Dataset entries
☆ ☆ ☆ ☆ ☆ ☆ ☆

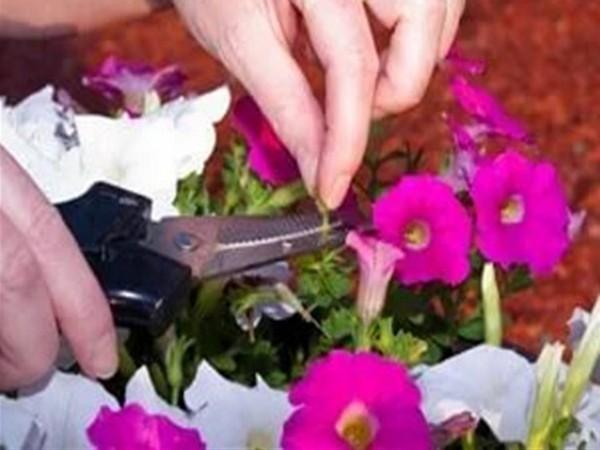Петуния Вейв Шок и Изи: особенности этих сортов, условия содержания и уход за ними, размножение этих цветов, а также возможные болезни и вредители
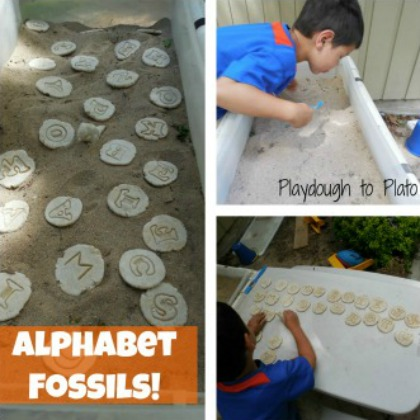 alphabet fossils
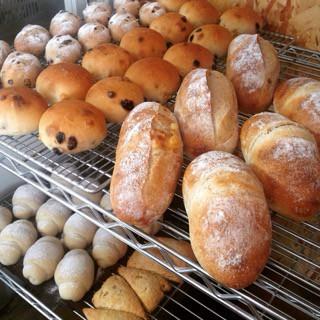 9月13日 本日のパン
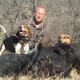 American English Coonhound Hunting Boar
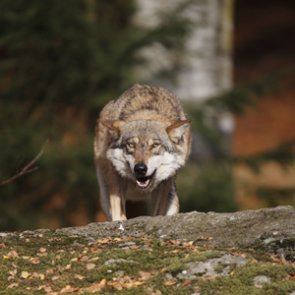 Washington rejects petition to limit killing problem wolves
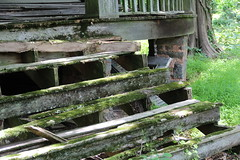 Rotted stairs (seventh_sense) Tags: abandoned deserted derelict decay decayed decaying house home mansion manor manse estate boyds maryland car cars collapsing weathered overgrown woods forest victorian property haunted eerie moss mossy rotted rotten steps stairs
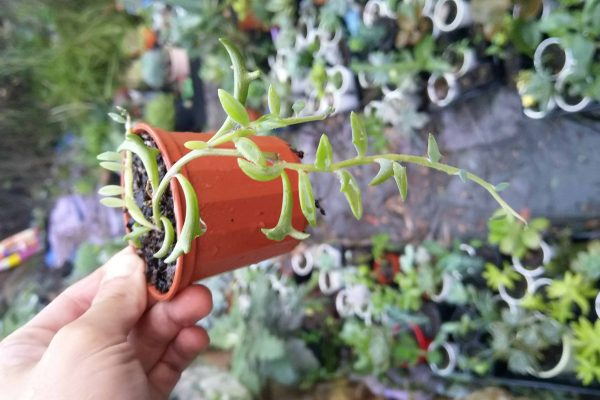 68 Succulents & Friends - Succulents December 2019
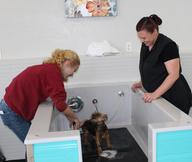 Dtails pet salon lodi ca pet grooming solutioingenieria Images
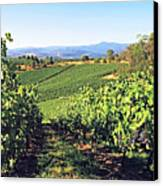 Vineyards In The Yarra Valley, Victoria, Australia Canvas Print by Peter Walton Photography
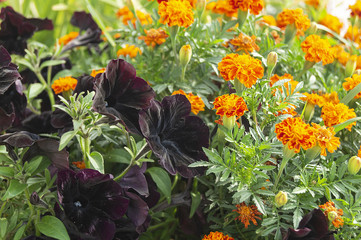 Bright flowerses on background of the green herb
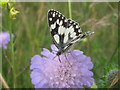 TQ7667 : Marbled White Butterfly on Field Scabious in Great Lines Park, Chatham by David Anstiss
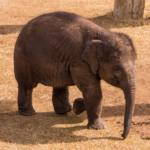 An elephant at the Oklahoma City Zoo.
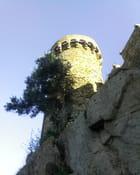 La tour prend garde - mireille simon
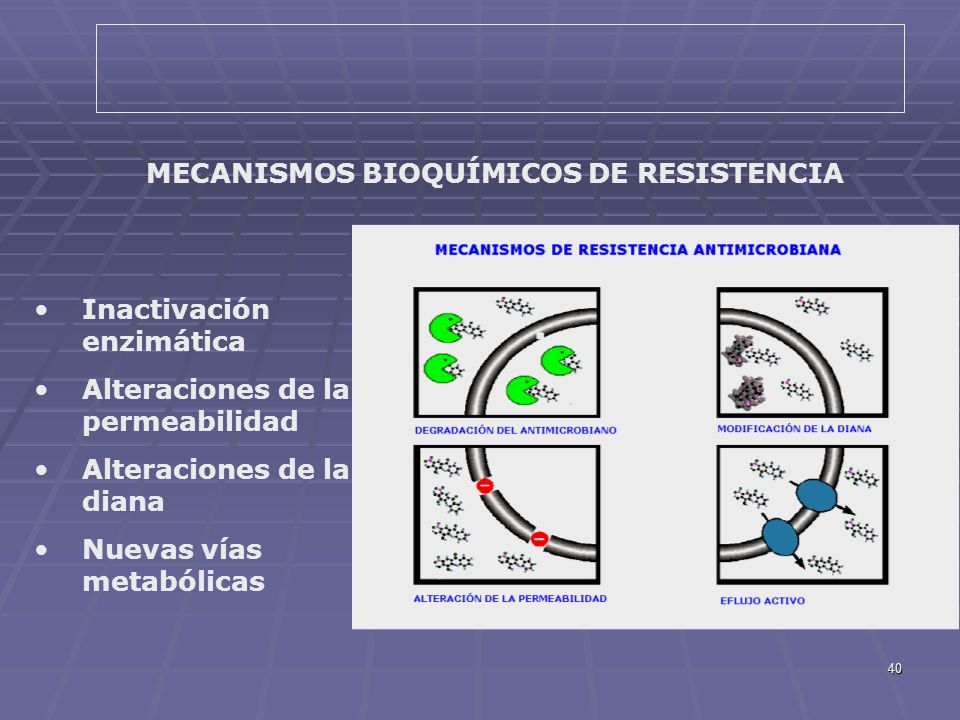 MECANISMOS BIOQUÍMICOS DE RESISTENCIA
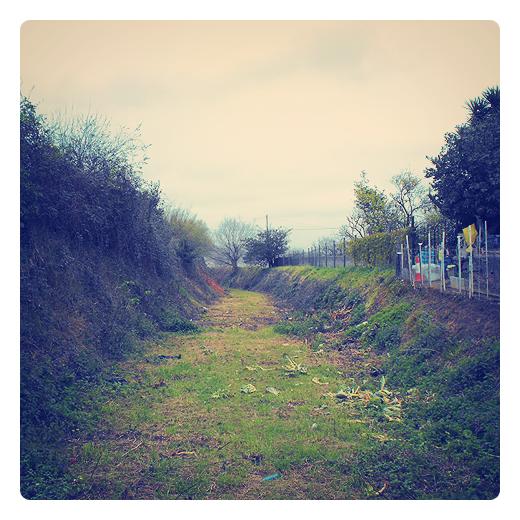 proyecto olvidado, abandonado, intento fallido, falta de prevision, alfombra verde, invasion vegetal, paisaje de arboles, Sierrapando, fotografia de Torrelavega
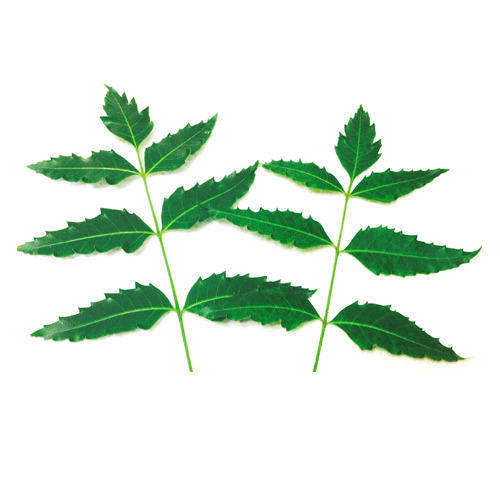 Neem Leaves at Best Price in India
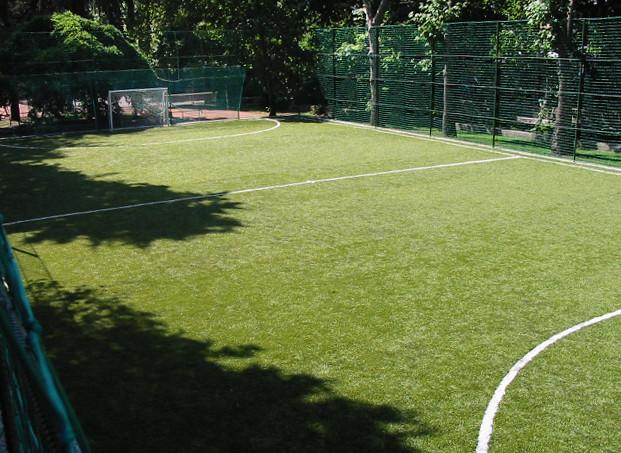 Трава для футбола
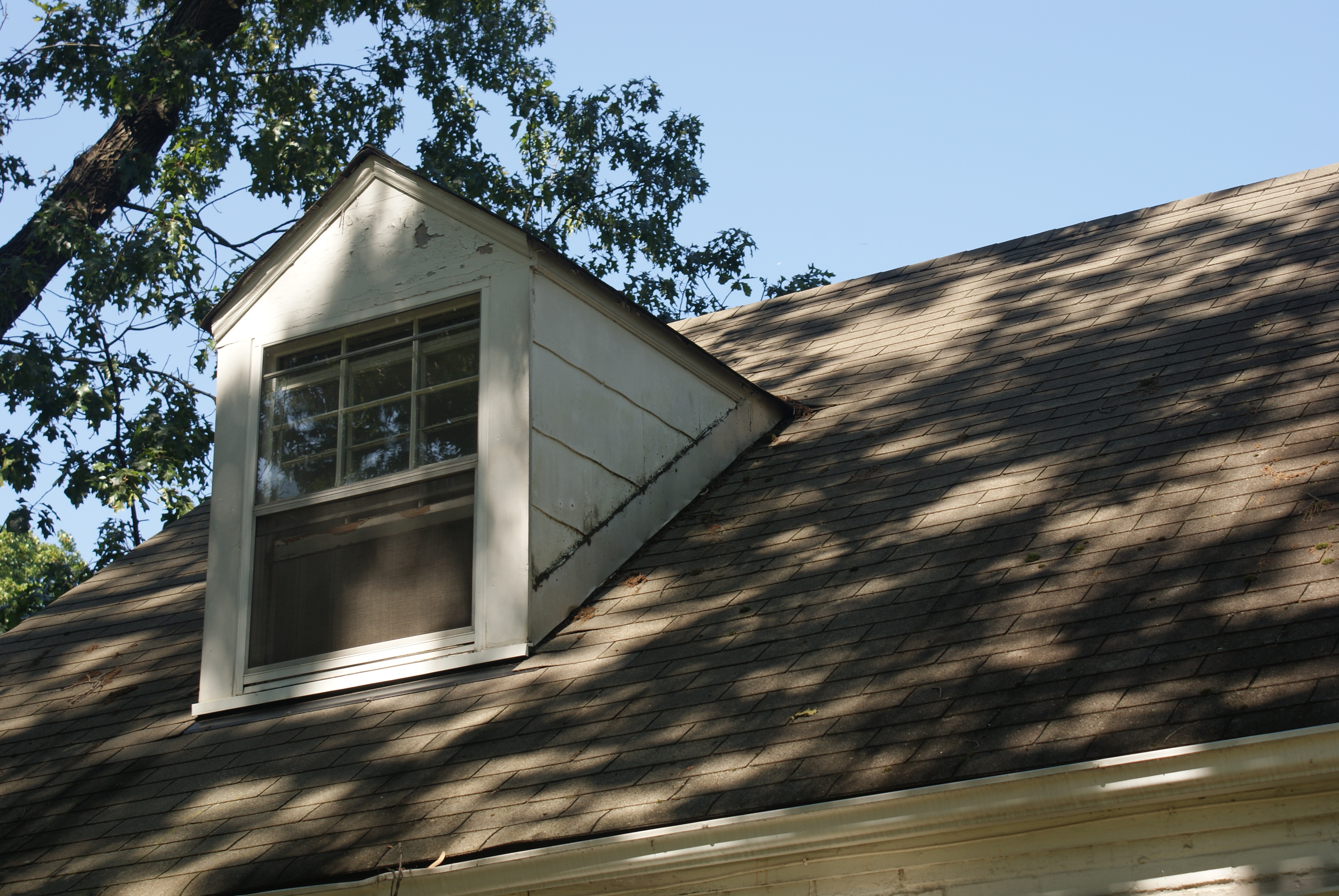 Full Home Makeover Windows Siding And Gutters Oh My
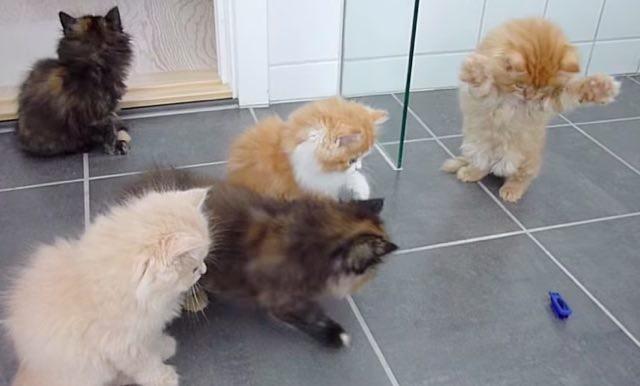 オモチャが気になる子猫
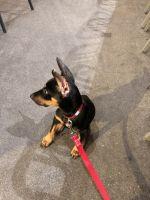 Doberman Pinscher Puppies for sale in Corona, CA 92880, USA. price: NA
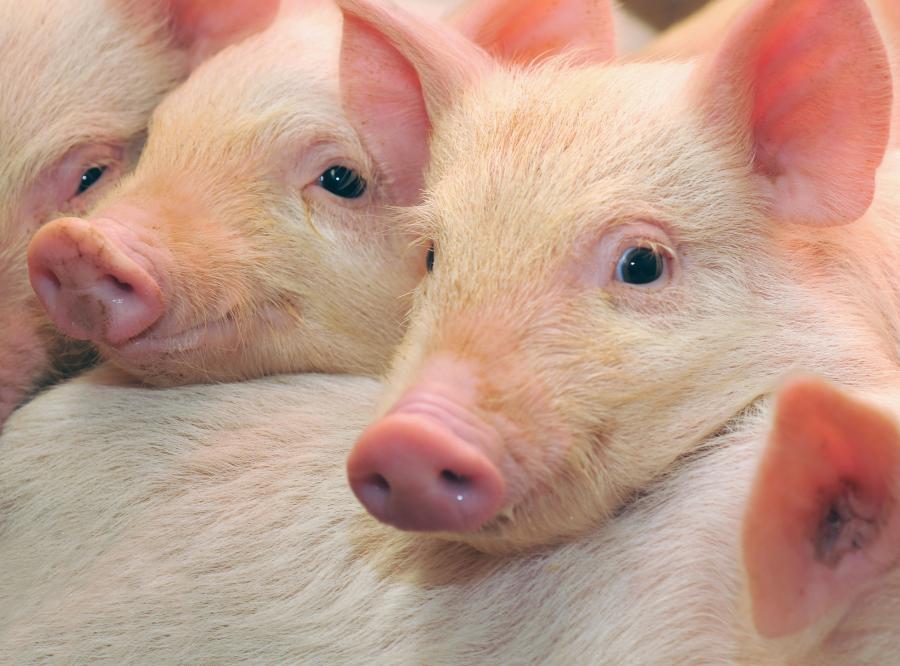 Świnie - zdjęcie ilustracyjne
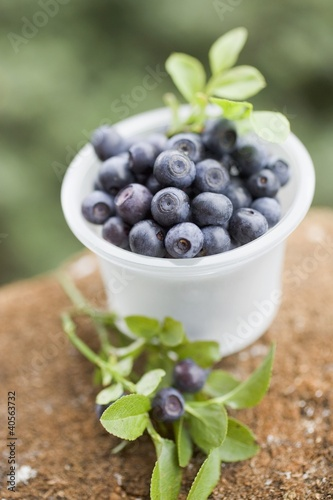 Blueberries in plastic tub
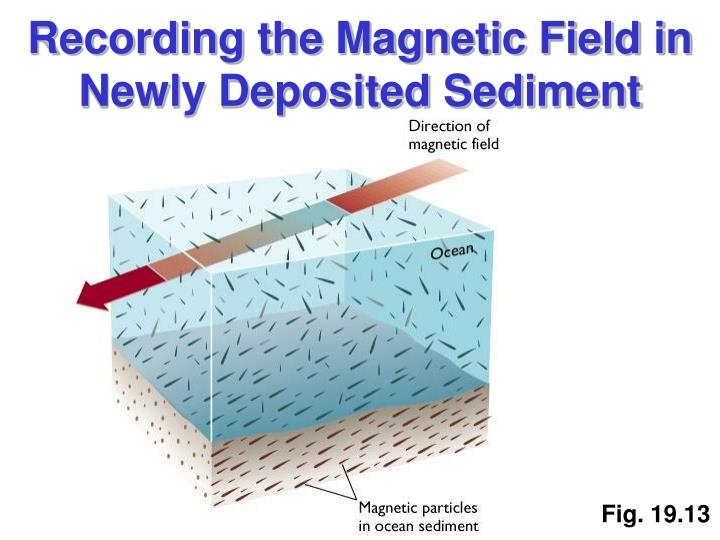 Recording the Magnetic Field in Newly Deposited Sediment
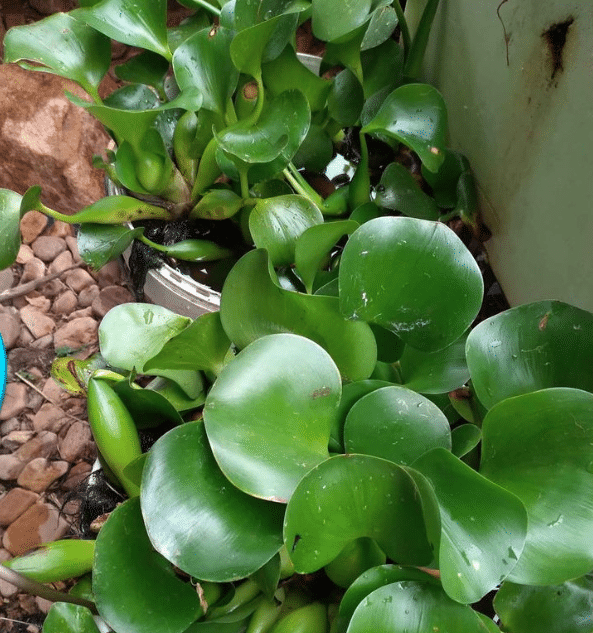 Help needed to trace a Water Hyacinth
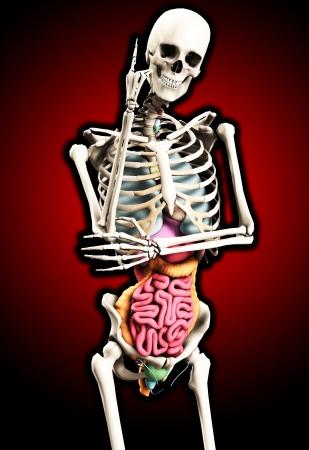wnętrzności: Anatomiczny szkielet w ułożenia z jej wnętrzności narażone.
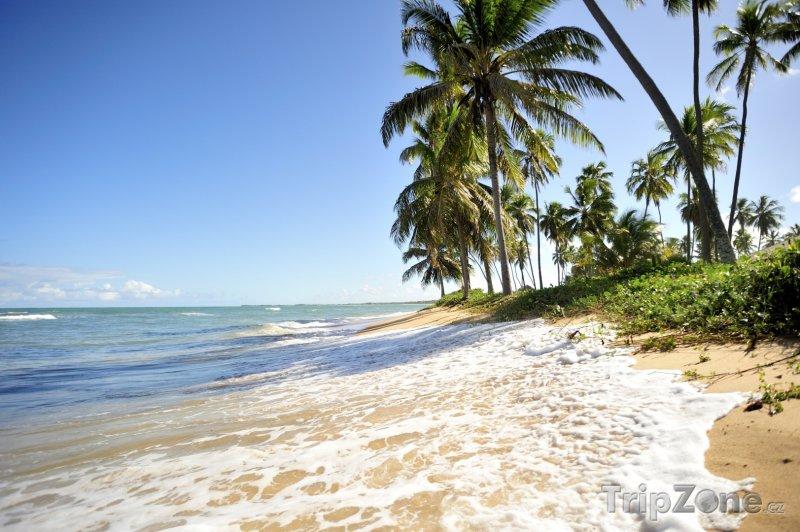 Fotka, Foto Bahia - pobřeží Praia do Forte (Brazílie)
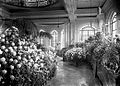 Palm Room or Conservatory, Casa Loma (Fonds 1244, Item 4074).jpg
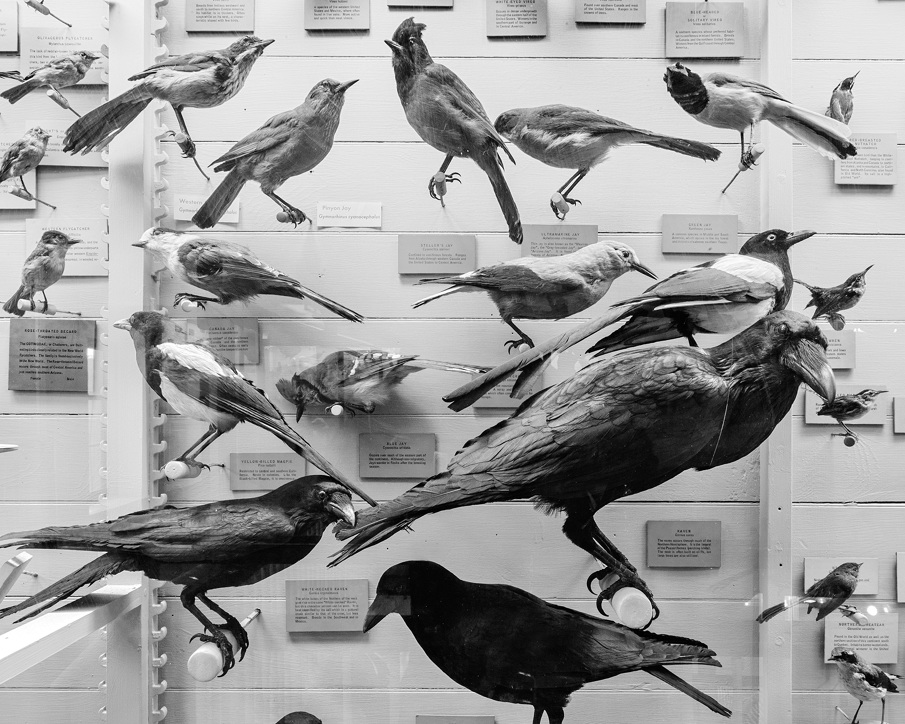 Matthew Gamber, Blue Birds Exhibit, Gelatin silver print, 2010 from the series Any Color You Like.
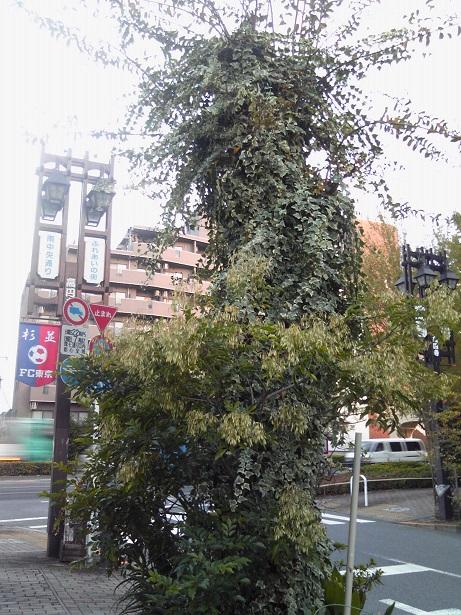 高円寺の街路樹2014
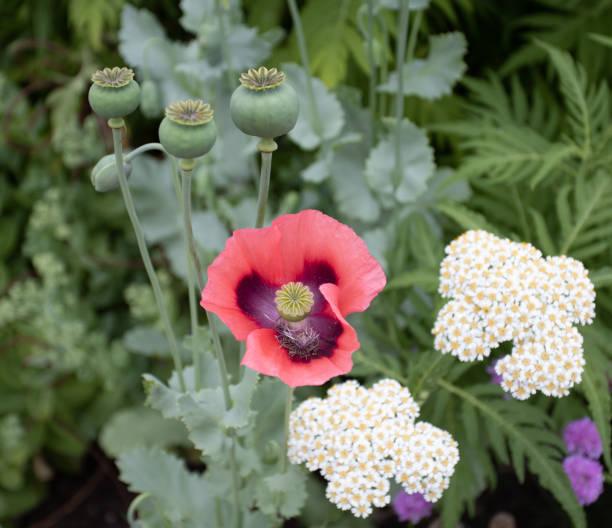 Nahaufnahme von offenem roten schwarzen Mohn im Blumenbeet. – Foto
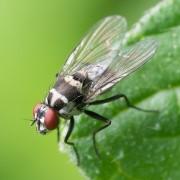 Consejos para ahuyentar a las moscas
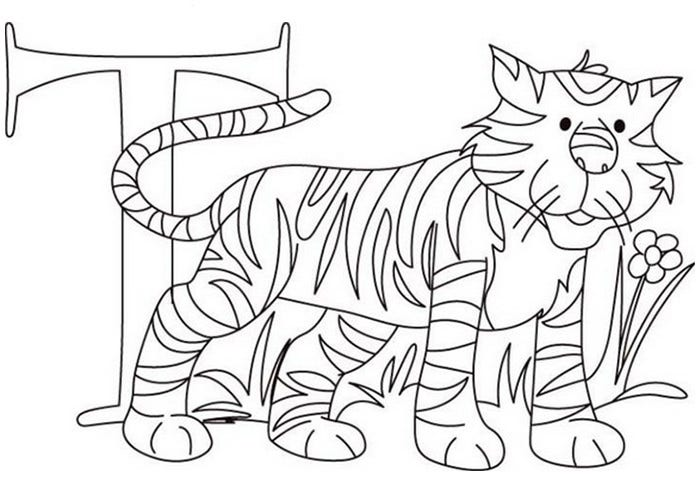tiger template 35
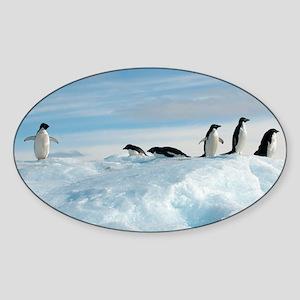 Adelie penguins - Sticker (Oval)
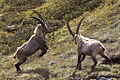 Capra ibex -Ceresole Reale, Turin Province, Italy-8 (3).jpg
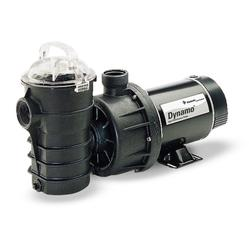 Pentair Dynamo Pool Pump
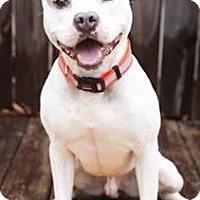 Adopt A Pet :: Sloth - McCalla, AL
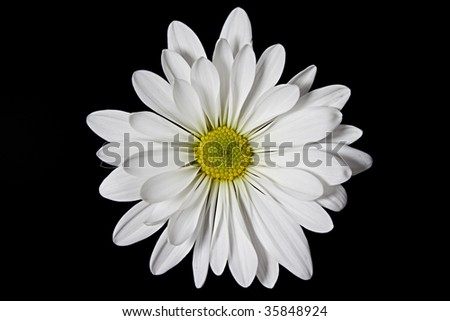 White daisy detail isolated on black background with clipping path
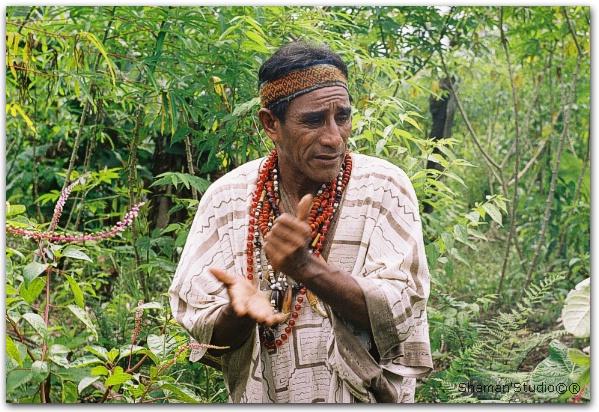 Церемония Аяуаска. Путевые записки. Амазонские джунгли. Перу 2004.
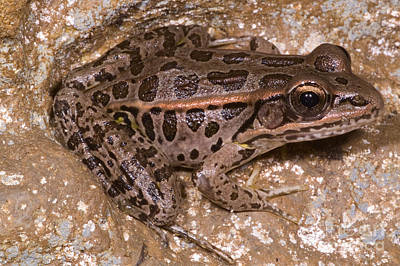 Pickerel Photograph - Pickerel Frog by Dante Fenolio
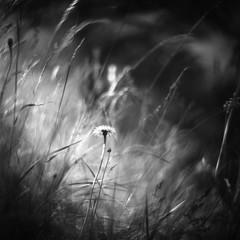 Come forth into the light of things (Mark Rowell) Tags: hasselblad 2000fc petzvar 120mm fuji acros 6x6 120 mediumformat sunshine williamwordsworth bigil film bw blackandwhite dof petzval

☆ ☆ ☆ ☆ ☆ ☆ ☆

ASSIGNED TASK: The lines from the one containing "Matthew Gamber, Blue" through the end of the data above are to be copied exactly, both ends included, and pictures are to be omitted.

OUTPUT:
 Matthew Gamber, Blue Birds Exhibit, Gelatin silver print, 2010 from the series Any Color You Like.
 高円寺の街路樹2014
 Nahaufnahme von offenem roten schwarzen Mohn im Blumenbeet. – Foto
 Consejos para ahuyentar a las moscas
tiger template 35
 Adelie penguins - Sticker (Oval)
 Capra ibex -Ceresole Reale, Turin Province, Italy-8 (3).jpg
 Pentair Dynamo Pool Pump
 Adopt A Pet :: Sloth - McCalla, AL
 White daisy detail isolated on black background with clipping path
 Церемония Аяуаска. Путевые записки. Амазонские джунгли. Перу 2004.
 Pickerel Photograph - Pickerel Frog by Dante Fenolio
 Come forth into the light of things (Mark Rowell) Tags: hasselblad 2000fc petzvar 120mm fuji acros 6x6 120 mediumformat sunshine williamwordsworth bigil film bw blackandwhite dof petzval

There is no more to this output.